Sunday, July 07, 2019

Best medicine

Every time the phone rings, I hold my breath a little. The air catches somewhere between my lungs and my throat. My heart beats faster.

Phone calls after prime time are the most affecting.

I always imagine the worst: An ending for someone, or at least the beginning of the end. 

Maybe it will start with a trip to a hospital. My heel rises and falls against the flooring to the rhythm of my own uncertainty. Will I be the one to decide if it will be-transportation-by-ambulance or if whatever it is that ails them can wait the 20 minutes until I get there?

Will I make the right choice?

The phone is still ringing.

I'm always ahead of myself. Mind racing with worst-case-scenarios until I lift the receiver.
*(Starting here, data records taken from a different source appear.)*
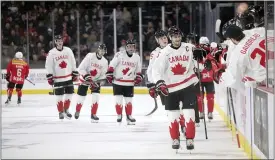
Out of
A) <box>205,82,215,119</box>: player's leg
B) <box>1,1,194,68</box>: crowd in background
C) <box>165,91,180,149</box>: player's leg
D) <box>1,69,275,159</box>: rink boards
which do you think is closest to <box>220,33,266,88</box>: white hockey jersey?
<box>1,69,275,159</box>: rink boards

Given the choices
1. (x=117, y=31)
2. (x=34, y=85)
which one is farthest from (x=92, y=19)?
(x=34, y=85)

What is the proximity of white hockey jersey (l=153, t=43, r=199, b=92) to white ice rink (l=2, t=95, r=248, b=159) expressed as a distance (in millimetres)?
626

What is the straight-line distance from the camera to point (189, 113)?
5676 mm

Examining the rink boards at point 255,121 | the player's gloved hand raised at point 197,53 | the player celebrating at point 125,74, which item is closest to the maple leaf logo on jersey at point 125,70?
the player celebrating at point 125,74

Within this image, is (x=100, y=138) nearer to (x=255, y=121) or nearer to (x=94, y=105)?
(x=94, y=105)

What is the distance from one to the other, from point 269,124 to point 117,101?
4060 mm

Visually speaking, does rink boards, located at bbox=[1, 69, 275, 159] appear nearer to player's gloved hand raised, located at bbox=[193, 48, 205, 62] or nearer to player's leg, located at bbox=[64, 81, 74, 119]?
player's gloved hand raised, located at bbox=[193, 48, 205, 62]

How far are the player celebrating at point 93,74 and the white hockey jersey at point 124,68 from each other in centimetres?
51

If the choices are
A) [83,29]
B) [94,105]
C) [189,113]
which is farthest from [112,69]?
[83,29]

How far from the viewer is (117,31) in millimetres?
13633

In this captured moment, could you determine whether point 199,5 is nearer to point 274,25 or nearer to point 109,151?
point 109,151

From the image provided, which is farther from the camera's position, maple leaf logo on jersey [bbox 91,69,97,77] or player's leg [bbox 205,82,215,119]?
maple leaf logo on jersey [bbox 91,69,97,77]

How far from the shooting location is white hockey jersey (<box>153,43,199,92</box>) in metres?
5.74

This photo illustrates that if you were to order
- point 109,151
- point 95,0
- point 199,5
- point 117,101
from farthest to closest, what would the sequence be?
point 95,0 → point 199,5 → point 117,101 → point 109,151
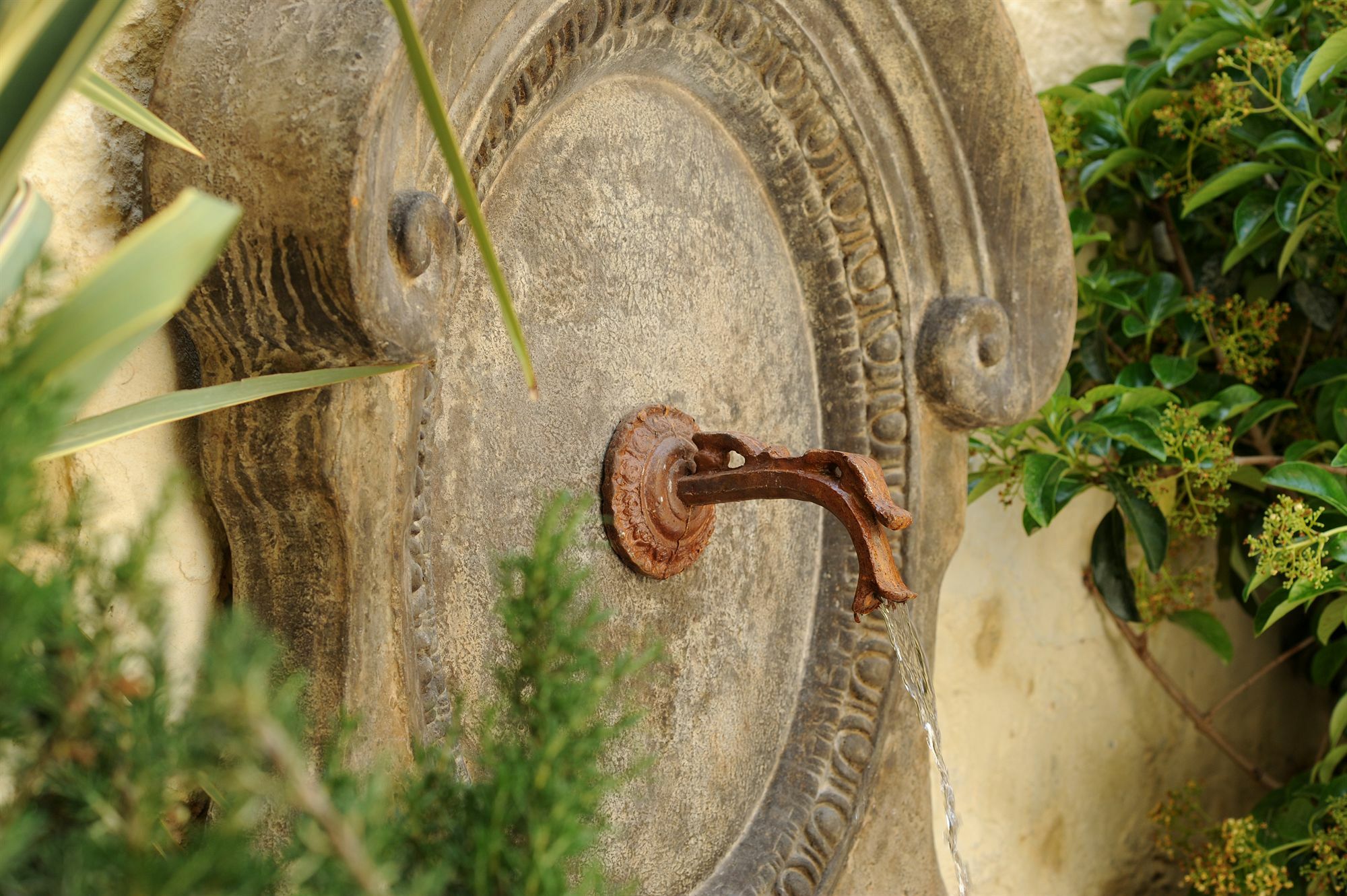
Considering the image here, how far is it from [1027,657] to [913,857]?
56 cm

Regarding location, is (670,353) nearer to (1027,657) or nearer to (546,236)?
(546,236)

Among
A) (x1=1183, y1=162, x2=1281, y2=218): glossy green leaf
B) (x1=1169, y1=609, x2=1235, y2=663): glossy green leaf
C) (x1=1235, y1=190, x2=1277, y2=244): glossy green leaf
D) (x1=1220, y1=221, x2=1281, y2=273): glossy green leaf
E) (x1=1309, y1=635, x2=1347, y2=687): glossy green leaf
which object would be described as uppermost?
(x1=1183, y1=162, x2=1281, y2=218): glossy green leaf

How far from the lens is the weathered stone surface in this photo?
613 millimetres

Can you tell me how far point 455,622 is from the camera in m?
0.78

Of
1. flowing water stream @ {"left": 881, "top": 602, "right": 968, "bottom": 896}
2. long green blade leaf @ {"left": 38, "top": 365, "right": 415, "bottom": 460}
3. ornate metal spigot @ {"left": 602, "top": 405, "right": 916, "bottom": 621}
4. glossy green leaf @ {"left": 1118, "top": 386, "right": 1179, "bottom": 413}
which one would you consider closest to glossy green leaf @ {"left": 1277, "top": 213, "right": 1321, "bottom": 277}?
glossy green leaf @ {"left": 1118, "top": 386, "right": 1179, "bottom": 413}

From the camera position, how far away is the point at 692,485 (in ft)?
2.98

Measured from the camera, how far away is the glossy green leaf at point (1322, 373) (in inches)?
58.3

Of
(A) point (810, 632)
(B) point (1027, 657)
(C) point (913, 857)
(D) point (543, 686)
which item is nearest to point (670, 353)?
(A) point (810, 632)

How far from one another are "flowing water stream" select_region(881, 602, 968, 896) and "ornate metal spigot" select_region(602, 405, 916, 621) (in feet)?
0.20

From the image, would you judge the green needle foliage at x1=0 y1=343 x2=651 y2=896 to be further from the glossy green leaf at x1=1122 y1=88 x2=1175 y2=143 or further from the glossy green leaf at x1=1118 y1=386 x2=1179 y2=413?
the glossy green leaf at x1=1122 y1=88 x2=1175 y2=143

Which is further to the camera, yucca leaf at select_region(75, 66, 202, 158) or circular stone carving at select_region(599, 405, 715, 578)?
circular stone carving at select_region(599, 405, 715, 578)

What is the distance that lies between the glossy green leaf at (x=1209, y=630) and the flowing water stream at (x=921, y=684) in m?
0.65

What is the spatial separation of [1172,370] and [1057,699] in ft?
1.53

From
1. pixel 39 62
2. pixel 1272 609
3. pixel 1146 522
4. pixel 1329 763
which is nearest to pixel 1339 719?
pixel 1329 763
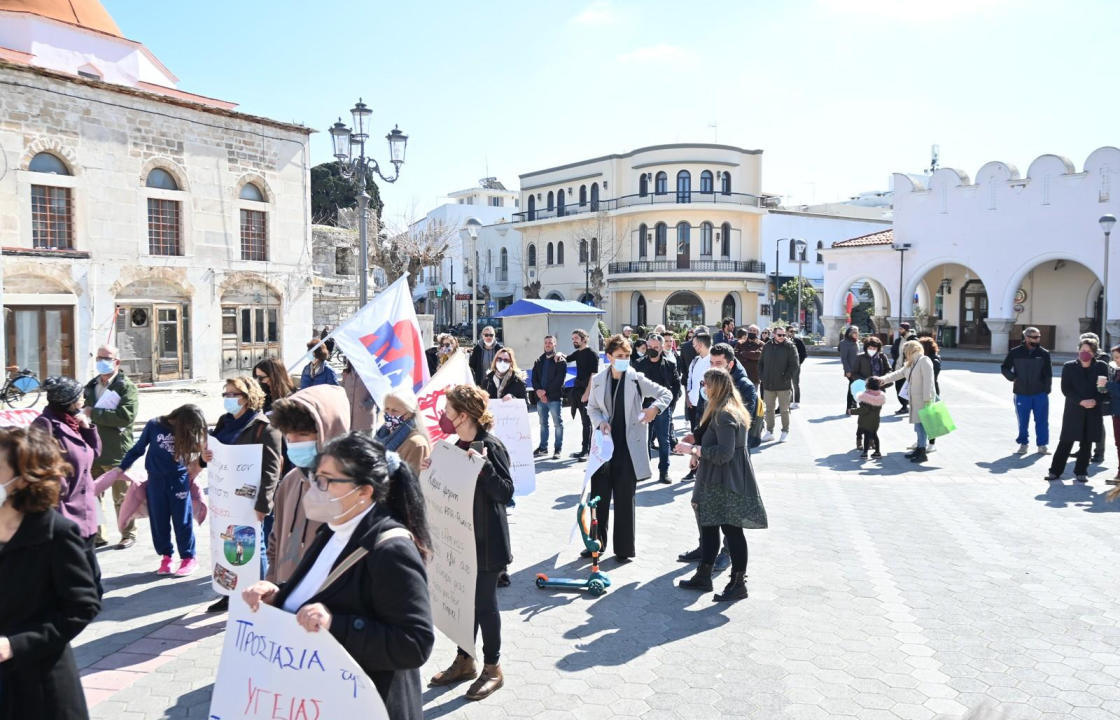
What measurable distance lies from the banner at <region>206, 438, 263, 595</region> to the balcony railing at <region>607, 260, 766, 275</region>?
4522 cm

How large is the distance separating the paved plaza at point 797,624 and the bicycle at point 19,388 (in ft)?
39.4

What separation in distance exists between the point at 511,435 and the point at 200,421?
3.19 m

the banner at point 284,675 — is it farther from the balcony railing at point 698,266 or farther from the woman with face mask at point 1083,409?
the balcony railing at point 698,266

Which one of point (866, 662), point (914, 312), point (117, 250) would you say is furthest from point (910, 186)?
point (866, 662)

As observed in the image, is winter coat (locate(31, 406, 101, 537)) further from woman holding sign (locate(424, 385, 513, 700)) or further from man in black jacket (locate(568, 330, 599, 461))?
man in black jacket (locate(568, 330, 599, 461))

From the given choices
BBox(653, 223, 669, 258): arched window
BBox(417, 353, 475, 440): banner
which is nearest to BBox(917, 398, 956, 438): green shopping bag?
BBox(417, 353, 475, 440): banner

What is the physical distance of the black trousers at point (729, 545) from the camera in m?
6.57

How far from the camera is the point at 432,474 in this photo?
538cm

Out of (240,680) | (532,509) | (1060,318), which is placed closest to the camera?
(240,680)

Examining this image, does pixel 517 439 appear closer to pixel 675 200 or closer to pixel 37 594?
pixel 37 594

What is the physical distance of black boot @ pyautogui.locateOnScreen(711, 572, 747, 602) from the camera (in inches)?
257

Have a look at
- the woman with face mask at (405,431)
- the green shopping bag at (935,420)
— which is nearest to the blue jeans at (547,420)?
the green shopping bag at (935,420)

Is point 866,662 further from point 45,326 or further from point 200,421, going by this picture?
point 45,326

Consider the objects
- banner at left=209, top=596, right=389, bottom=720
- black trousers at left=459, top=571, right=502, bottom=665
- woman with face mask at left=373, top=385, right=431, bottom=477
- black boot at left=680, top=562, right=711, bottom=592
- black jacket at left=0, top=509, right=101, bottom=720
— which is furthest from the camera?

A long pause between my tepid "hello" and some sunny voice -- the current ruse of  I'm-not-trying-to-sell-you-anything sales callers -- that isn't even human means I can hang up with neither pomp nor politeness.

I will inhale deeply and relax.

If there is an immediate voice at the other end of the line, it most likely belongs to my sister or my father. Sometimes both, as they live together and will trade off the handset like a game of hot potato. 

"Talk to him," she'll say with the exasperation of being able to move the stone wall in her midst. 

"Oh hi," he says. "What's up?"

"Sis tells me she's worried about you."

 All of us connected now, old school-like with tangled, tethered cords and modest fees for long distance despite our geographical locations separated by only 11 miles.

"Aw ... I'm fine. But I have this pain in my side. I didn't notice it until you left earlier today. Now it's just excruciating when I stand up and walk around. It doesn't hurt at all when I sit down, though."

He sounds a might anxious. 

"It doesn't sound too serious. Maybe you just pulled something."

I'm trying to sound cool.

For a moment, I wish caller ID could run the data for me. Check my work. Push a chyron of questions to ask so I could be sure my recommendation -- two extra-strength acetaminophen tablets and relaxing in a chair for the evening -- wouldn't amount to filial malpractice. 

But I don't have caller ID, and furthermore, I don't think I'd like a service that could cooly diagnose illnesses with ease of Dr. Google MD. I definitely wouldn't be about to fight my way out of that spiraling rabbit hole.

I trust the internets less than I trust myself. 

 All I can do is hang up and wait for the next phone call.

Which will happen in about 30 minutes ... 

Ring-ring ring-ring?

It's my dad.

"Hey, I gotta tell you something. I found a tick on the dog. It took me about a half hour to get it off of her. It was still alive! So as I was taking it outside, you won't believe what happened ...

"That pain in my side just disappeared."

The dam that had held back my breath finally broke, releasing with it a flood of laughter, the best medicine of all.